Implemented by Andrew Scheff (ajscheff) for CSCI1430, Fall 2011

"Life is notes under our fingers -- we just have to figure out what notes to play."
                                                 -Jamie Fox, New Jersey Politician

We were given the task of improving upon a baseline face detection scheme that could achieve an average precision of 5%. The baseline scheme does nothing fancy. It trains a linear SVM using raw, random non-face image patches and raw face crops as positive and negative training data. I used three different approaches to improving my face detector.

Improving the Feature Representation

I chose to use a Histogram of Oriented Gradients (HoG) descriptor to represent image features. I used Oswaldo Ludwig's implementation of HoG that can be found here. Simply using a HoG feature representation without any parameter tweaking boosted the average precision to 17.8% with the below precision curve:

The main parameter that I varied with the HoG descriptor was the number of HoG windows for each bounding box. The above PR curve was for a HoG descriptor with a 3x3 grid of windows and 9 histogram bins, which gives a 81 dimensional descriptor. I tried, a 6x6 grid of windows, 9x9, and 12x12. Their PR curves are shown below. I found that changing the number of histogram bins doesn't affect the AP very much.

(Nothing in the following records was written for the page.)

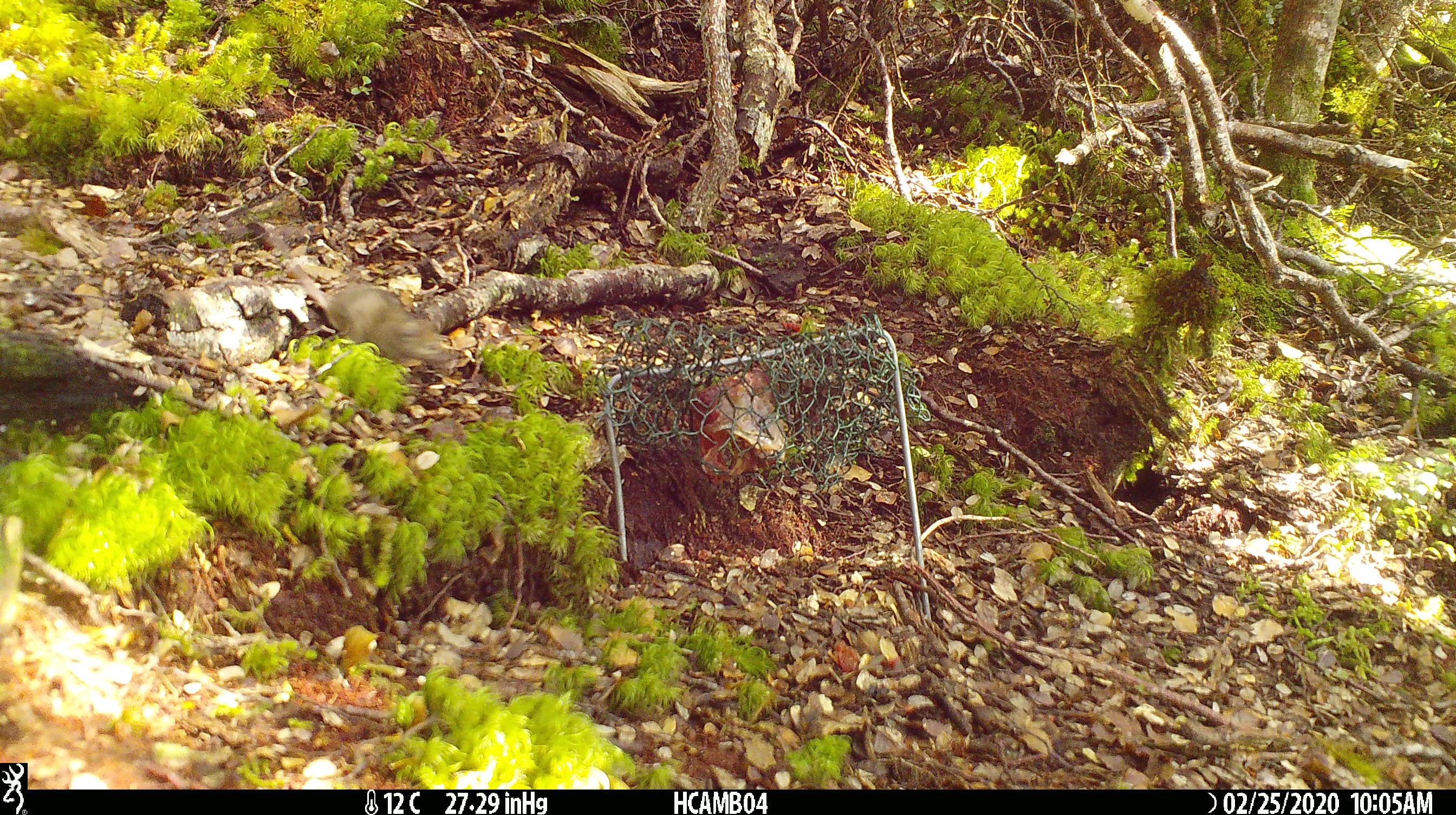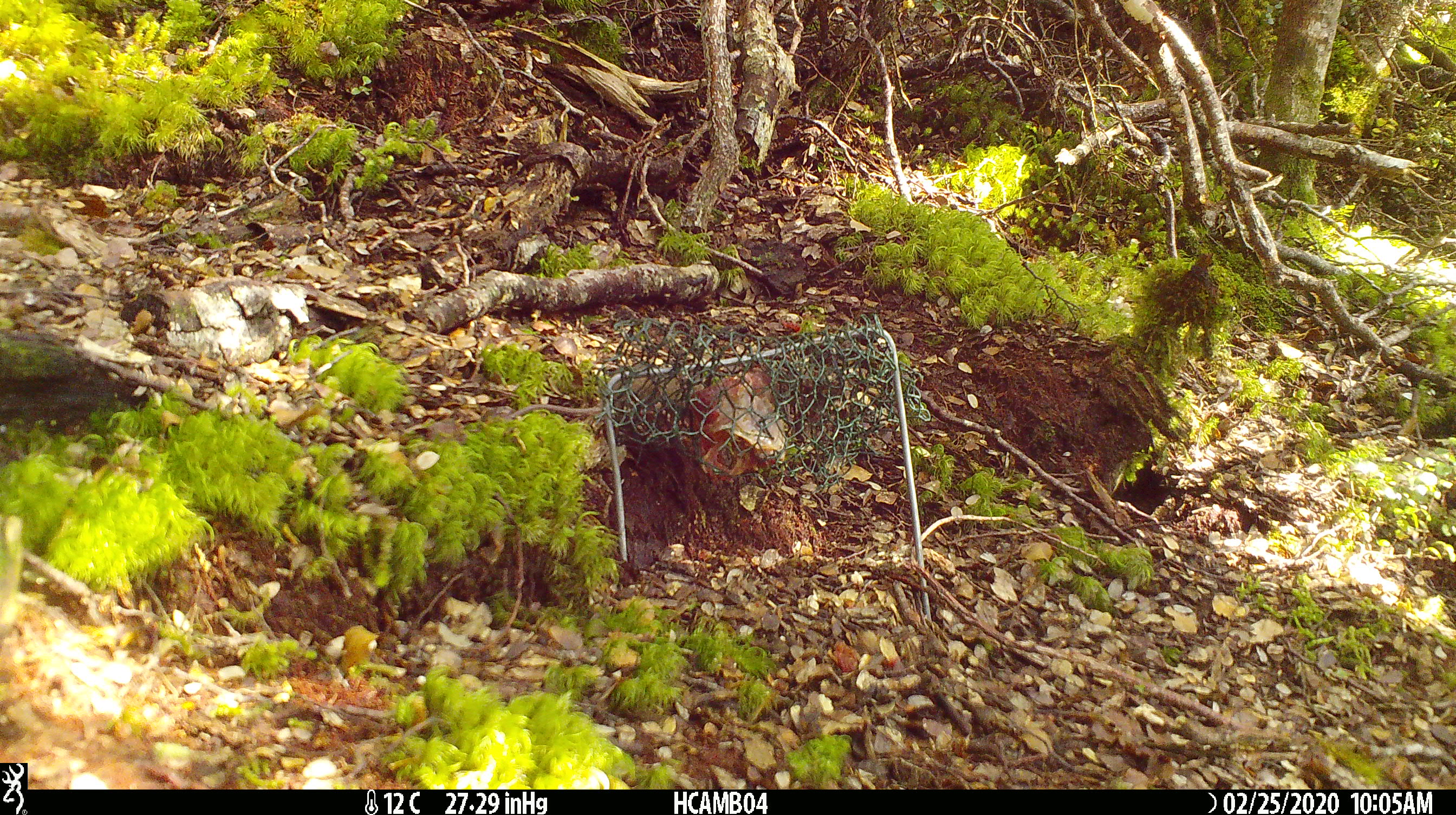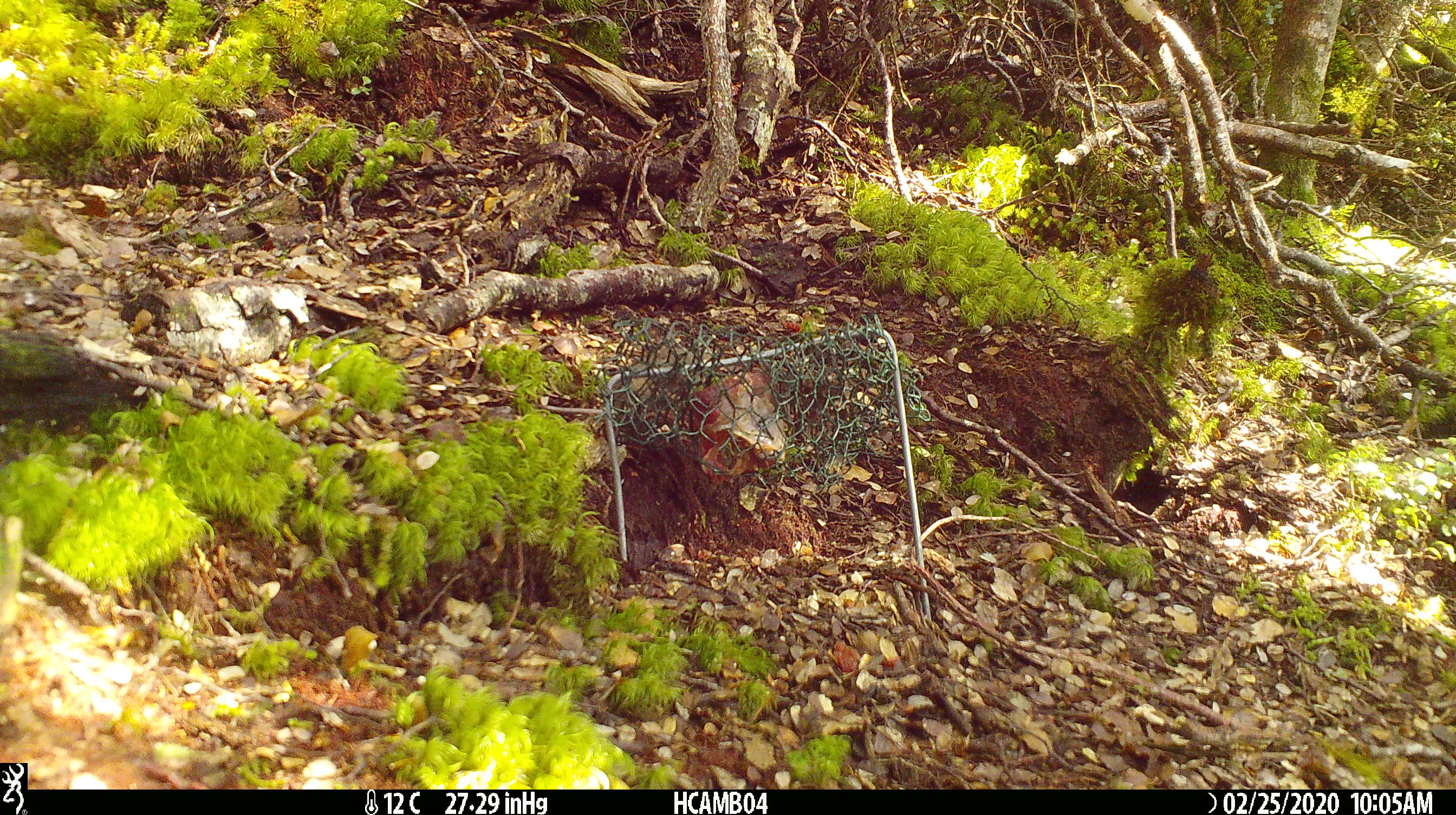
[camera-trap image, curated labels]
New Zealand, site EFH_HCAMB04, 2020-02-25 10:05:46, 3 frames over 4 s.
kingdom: Animalia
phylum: Chordata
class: Mammalia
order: Rodentia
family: Muridae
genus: Mus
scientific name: Mus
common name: mouse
Mouse (Mus).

I got the best performance from the 9x9 grid of windows, but I found that 6x6 was a good balance of performance and speed, so I used those parameters as I moved on to other improvements.

Mining for Hard Negatives

Mining for hard negatives did not improve performace greatly, at least with a linear classifier. I tried improving my classifier with one additional round of mining hard negatives, and I noticed that on many of the training images no hard negatives were found, and on many others, only several were found. Taking a maximum of 4 from any one image (so out of 1000 possible), I got a total of 597 hard negatvies. On the second round of hard negative mining, very very few were found in any image. I got 123 total. Below are the AP curves that I got for one and two rounds of mining hard negatives.

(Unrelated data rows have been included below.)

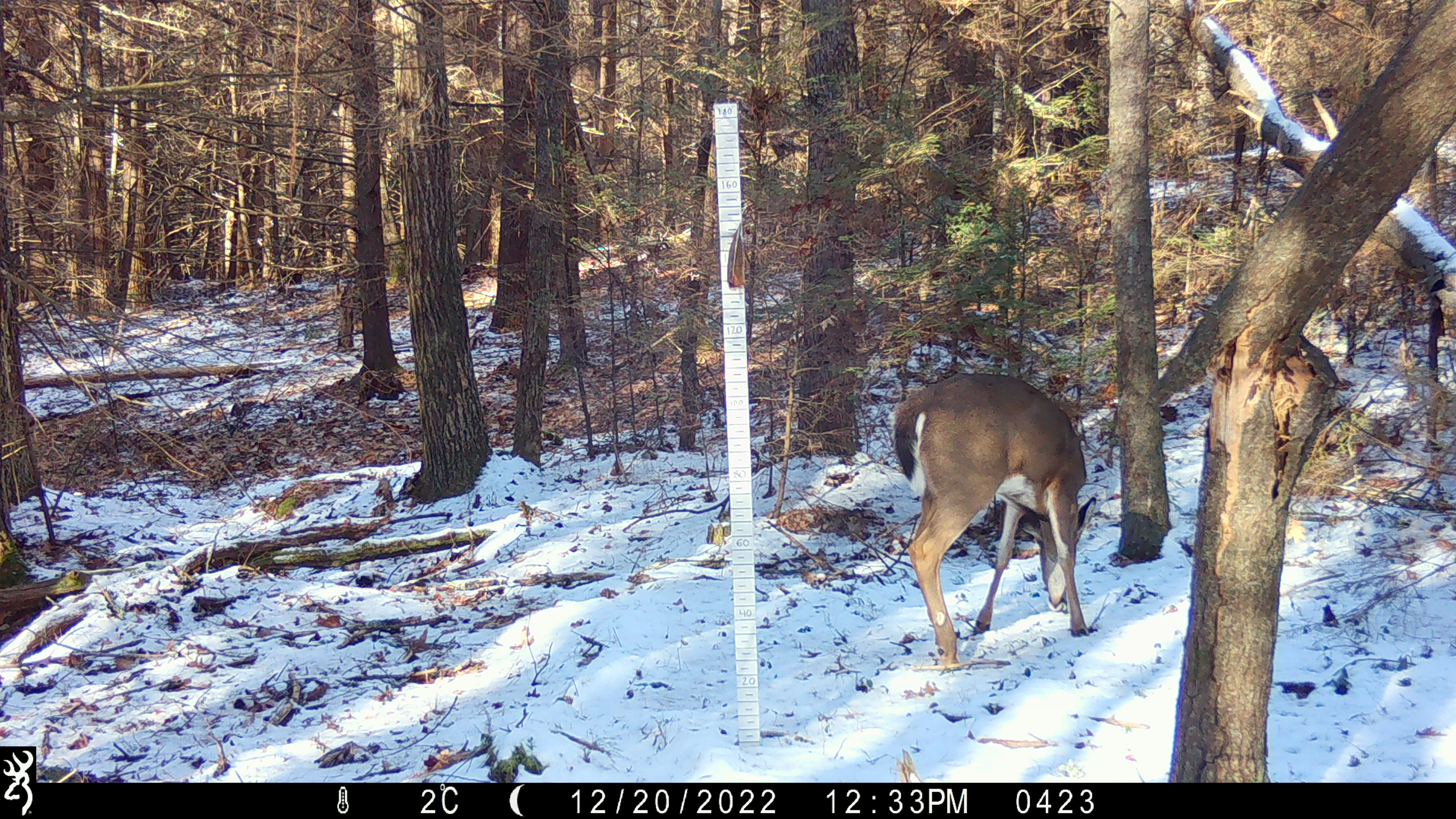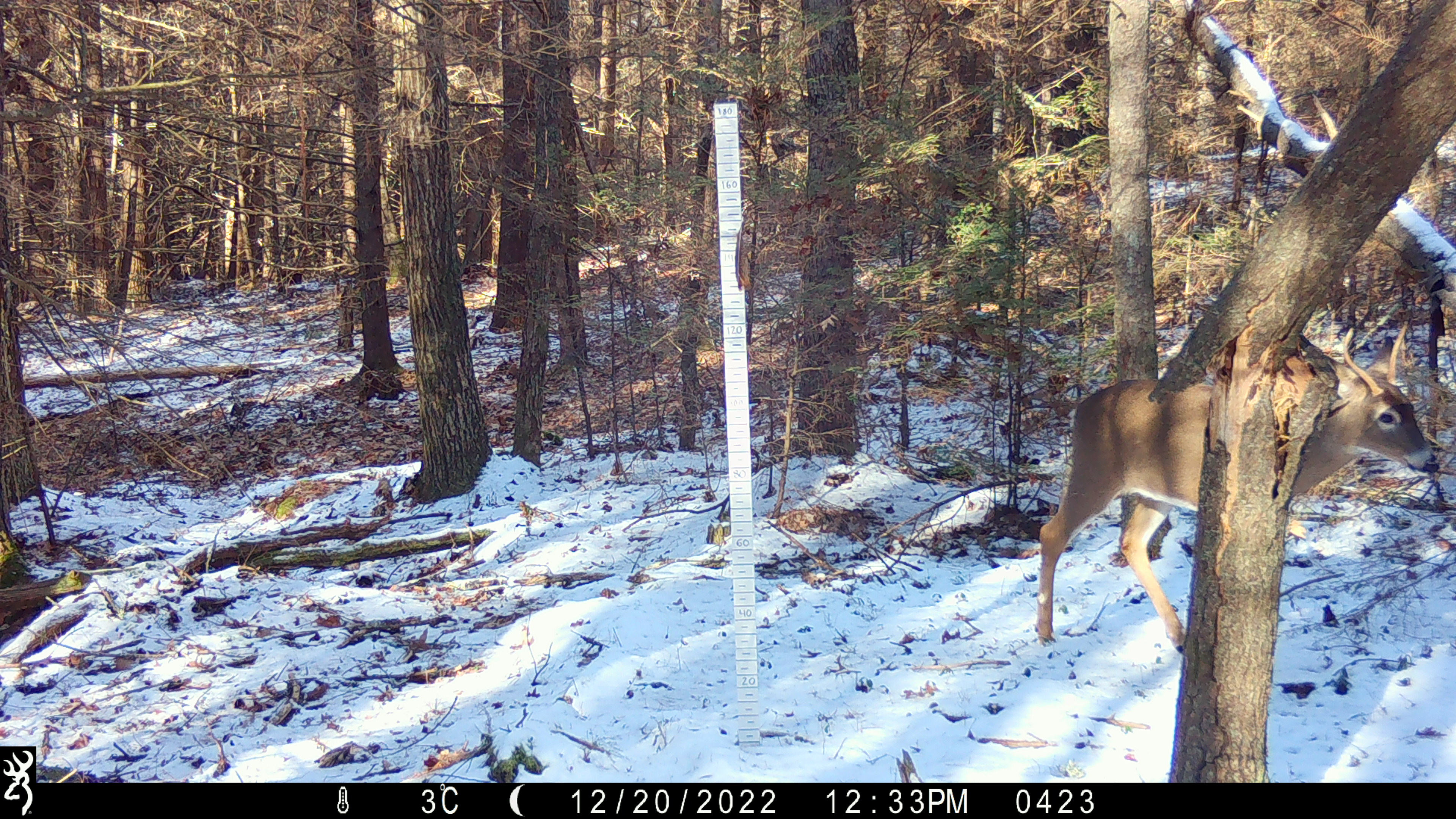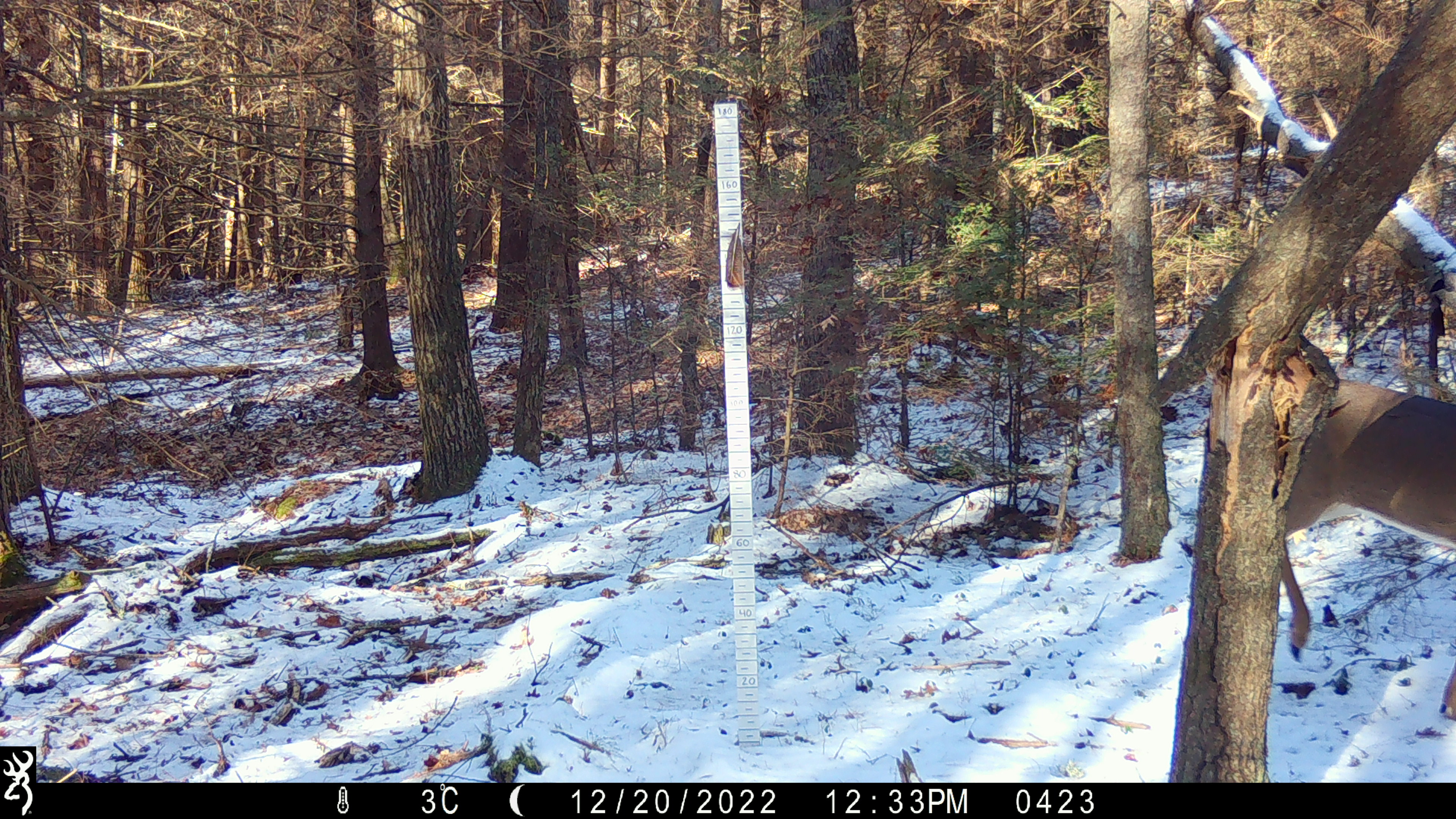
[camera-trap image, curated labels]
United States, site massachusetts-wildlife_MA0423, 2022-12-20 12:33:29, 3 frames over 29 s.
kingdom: Animalia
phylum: Chordata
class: Mammalia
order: Artiodactyla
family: Cervidae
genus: Odocoileus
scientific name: Odocoileus virginianus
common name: white-tailed deer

As you can see, these AP curves are not much better than the curve for the 6x6 grid of windows with no rounds of mining hard negatives, and because the falloff of number of hard negatives found shrunk so drastically, I didn't think that it would be worth trying this scheme for more rounds of mining.

Using a non-linear SVM

I found that varying sigma and lambda had a large effect on the performance of a non-linear classifier. Still using a 6x6 grid of windows HoG descriptor with 9 histogram bins, I ran the non-linear classifier with sigma and lambda both equal to 1.0 and I got an AP of only 17.0%. The PR curve is below:
I tried 3.0 and 5.0 for sigma, and for each of those I tried lambda values of 1.0, 0.1, and 0.01. The best curve I got was with lambda 0.01 and sigma 3.0. It is shown below:

Additional Tweaks

I was able to get several percentage points out of simply using more data. Instead of 1000 negative and positive examples, I used 5000. I was able to do much better with a non-linear classifier with the above parameters. See below:

Increasing the density with which I search for faces in the test images helps as well. Decreasing my step size from 4 to 2 improved my performance. See below:

Using the same scheme, as above, I introduced 2 rounds of hard negative mining, as well as increased the density of the scales at which I sample my test images, by changing the scale factor to 1.25 from 1.5. My code is still running.